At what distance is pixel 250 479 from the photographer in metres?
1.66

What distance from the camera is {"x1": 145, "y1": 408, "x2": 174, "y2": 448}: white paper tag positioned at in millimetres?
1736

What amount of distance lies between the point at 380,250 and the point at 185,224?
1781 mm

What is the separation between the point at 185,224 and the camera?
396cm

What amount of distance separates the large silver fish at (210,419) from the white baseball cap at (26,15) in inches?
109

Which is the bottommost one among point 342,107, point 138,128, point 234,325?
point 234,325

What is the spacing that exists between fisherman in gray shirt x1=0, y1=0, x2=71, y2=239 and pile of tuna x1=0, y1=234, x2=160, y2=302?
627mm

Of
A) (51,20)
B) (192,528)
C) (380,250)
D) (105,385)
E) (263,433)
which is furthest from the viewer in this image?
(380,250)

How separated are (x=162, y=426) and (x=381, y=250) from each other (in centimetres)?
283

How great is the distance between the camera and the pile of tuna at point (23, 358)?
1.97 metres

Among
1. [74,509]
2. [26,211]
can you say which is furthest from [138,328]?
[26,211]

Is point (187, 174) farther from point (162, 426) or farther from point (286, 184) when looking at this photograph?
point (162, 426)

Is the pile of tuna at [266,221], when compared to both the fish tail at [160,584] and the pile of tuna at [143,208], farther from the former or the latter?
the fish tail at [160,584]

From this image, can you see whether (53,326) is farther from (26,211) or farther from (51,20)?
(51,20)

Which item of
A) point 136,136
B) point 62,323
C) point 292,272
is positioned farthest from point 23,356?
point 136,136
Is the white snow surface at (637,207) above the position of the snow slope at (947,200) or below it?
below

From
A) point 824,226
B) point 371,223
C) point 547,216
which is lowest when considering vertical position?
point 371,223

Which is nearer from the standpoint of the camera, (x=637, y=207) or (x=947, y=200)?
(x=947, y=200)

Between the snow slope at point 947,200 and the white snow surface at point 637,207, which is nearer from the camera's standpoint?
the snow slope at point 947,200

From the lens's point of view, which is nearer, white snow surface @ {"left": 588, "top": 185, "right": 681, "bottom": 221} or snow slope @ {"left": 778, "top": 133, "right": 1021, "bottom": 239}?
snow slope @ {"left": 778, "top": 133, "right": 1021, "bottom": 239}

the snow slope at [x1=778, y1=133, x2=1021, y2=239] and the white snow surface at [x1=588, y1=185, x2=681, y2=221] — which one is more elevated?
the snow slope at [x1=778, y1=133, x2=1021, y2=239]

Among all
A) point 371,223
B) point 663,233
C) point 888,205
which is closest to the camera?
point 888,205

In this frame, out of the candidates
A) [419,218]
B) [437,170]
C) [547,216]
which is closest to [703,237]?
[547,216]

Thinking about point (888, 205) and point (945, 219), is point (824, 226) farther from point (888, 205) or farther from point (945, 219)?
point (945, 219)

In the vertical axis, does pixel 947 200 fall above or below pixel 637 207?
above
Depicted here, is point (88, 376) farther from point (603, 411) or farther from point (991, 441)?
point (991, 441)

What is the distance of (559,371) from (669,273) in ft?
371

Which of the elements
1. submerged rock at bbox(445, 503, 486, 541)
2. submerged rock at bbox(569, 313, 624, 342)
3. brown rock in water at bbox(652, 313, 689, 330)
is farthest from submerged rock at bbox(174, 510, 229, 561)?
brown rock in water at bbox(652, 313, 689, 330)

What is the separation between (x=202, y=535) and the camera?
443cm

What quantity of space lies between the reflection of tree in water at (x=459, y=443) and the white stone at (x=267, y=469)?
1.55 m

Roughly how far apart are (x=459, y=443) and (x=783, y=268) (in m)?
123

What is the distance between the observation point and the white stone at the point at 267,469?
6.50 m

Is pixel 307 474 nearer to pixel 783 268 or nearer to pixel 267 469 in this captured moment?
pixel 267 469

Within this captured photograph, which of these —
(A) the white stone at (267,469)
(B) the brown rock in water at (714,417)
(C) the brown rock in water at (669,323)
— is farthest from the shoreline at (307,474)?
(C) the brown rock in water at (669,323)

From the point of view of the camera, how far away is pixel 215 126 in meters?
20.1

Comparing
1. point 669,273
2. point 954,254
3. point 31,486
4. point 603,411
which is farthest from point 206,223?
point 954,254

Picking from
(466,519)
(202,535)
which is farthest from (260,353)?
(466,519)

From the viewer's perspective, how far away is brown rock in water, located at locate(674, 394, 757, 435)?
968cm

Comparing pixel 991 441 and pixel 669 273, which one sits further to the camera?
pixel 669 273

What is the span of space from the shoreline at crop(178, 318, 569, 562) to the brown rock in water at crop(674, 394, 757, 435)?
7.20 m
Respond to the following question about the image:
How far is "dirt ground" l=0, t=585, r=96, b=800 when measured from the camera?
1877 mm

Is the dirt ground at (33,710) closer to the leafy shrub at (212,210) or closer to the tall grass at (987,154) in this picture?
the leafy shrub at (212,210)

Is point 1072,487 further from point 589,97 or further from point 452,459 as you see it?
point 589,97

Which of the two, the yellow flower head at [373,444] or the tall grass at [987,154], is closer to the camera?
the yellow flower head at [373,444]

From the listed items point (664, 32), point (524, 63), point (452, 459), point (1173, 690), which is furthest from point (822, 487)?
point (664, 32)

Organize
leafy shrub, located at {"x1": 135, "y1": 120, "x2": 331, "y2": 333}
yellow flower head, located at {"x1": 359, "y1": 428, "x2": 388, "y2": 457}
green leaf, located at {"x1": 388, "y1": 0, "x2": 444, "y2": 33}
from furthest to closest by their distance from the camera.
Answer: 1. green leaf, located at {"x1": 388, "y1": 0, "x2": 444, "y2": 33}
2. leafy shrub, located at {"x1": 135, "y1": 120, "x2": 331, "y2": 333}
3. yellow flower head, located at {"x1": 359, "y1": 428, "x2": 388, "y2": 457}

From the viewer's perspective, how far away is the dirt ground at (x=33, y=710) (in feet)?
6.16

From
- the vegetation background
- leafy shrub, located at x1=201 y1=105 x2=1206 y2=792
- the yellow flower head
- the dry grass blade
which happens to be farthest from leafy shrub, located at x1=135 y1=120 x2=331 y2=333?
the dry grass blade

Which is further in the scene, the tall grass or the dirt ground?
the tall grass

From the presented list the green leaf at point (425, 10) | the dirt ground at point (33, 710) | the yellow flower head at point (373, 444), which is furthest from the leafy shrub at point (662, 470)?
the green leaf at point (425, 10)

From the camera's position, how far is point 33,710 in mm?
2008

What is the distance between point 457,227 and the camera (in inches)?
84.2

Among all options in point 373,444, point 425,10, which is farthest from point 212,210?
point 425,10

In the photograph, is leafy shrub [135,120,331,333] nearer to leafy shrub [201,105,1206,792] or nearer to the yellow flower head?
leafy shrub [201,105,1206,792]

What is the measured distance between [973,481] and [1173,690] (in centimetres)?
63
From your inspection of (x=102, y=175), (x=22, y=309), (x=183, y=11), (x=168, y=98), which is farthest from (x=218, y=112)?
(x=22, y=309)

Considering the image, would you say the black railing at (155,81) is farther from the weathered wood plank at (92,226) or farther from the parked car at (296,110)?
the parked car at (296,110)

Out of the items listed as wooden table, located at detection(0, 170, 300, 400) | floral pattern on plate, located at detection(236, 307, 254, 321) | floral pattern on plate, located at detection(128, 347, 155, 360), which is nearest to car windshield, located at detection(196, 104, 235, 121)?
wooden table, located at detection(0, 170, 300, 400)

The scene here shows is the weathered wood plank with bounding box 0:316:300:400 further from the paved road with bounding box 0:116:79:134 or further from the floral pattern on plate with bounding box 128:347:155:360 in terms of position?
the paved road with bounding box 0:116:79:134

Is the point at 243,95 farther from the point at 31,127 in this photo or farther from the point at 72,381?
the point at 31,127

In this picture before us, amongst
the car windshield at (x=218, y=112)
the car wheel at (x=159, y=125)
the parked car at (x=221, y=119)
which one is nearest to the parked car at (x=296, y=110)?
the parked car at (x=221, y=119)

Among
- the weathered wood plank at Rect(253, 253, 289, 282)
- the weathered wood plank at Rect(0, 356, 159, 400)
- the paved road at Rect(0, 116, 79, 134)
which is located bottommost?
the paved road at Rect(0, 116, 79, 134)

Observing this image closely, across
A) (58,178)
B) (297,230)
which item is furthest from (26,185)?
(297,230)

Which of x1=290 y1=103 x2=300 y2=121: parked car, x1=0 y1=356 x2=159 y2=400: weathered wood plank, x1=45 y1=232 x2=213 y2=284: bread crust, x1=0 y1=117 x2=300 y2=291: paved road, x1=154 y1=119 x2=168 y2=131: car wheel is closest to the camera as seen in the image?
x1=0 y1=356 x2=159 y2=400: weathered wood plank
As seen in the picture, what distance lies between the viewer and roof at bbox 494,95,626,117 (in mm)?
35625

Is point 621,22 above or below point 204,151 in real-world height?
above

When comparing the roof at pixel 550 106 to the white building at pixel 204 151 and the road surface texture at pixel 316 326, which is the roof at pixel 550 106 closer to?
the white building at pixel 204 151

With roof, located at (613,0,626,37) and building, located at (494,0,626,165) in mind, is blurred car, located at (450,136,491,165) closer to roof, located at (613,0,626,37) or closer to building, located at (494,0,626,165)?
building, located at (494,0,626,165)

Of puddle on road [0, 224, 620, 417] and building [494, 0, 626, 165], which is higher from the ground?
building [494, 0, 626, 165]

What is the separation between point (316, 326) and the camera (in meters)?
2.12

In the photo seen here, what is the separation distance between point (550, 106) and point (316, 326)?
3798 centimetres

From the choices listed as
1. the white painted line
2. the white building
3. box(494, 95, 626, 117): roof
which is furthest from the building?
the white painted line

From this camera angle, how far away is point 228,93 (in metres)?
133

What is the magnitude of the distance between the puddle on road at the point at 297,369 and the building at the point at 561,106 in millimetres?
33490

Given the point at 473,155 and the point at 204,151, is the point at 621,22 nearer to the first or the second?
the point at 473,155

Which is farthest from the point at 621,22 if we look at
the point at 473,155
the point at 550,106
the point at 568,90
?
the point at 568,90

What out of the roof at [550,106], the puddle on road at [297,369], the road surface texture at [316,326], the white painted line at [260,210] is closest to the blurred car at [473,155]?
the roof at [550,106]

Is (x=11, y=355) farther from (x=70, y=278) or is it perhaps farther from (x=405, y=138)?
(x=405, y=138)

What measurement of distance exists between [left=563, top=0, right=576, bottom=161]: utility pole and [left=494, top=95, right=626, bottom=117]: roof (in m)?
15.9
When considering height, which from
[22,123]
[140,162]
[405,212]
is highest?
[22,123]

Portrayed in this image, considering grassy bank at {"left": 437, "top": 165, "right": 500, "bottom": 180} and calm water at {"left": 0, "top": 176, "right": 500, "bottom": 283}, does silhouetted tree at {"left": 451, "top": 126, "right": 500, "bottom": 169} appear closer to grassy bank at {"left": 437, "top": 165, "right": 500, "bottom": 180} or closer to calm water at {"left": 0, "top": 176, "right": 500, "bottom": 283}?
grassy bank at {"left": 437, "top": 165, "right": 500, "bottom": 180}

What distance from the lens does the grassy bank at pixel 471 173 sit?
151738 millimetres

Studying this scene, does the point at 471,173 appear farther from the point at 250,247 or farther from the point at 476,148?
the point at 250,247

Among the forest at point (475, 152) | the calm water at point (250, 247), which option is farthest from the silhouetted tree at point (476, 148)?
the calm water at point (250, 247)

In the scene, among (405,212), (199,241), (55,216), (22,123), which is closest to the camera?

______

*TASK DETAILS:* Repeat only the stretch of lines starting at the one containing "Which is farthest from the" and running to the final line of the entries above.

*RESPONSE:*
Which is farthest from the point at 621,22 if we look at
the point at 473,155
the point at 550,106
the point at 568,90
?
the point at 568,90

What out of the roof at [550,106], the puddle on road at [297,369], the road surface texture at [316,326], the white painted line at [260,210] is closest to the blurred car at [473,155]?
the roof at [550,106]

Is (x=11, y=355) farther from (x=70, y=278) or is it perhaps farther from (x=405, y=138)?
(x=405, y=138)

What measurement of distance exists between [left=563, top=0, right=576, bottom=161]: utility pole and [left=494, top=95, right=626, bottom=117]: roof (in m)?
15.9
When considering height, which from
[22,123]
[140,162]
[405,212]
is highest?
[22,123]

Portrayed in this image, considering grassy bank at {"left": 437, "top": 165, "right": 500, "bottom": 180} and calm water at {"left": 0, "top": 176, "right": 500, "bottom": 283}, does silhouetted tree at {"left": 451, "top": 126, "right": 500, "bottom": 169} appear closer to grassy bank at {"left": 437, "top": 165, "right": 500, "bottom": 180} or closer to calm water at {"left": 0, "top": 176, "right": 500, "bottom": 283}?
grassy bank at {"left": 437, "top": 165, "right": 500, "bottom": 180}

What distance from the lens does the grassy bank at pixel 471 173 sit?
151738 millimetres

Studying this scene, does the point at 471,173 appear farther from the point at 250,247 or farther from the point at 476,148?
the point at 250,247

Among the forest at point (475, 152) | the calm water at point (250, 247), which option is farthest from the silhouetted tree at point (476, 148)?
the calm water at point (250, 247)

In the scene, among (405,212), (199,241), (55,216), (22,123), which is closest to the camera?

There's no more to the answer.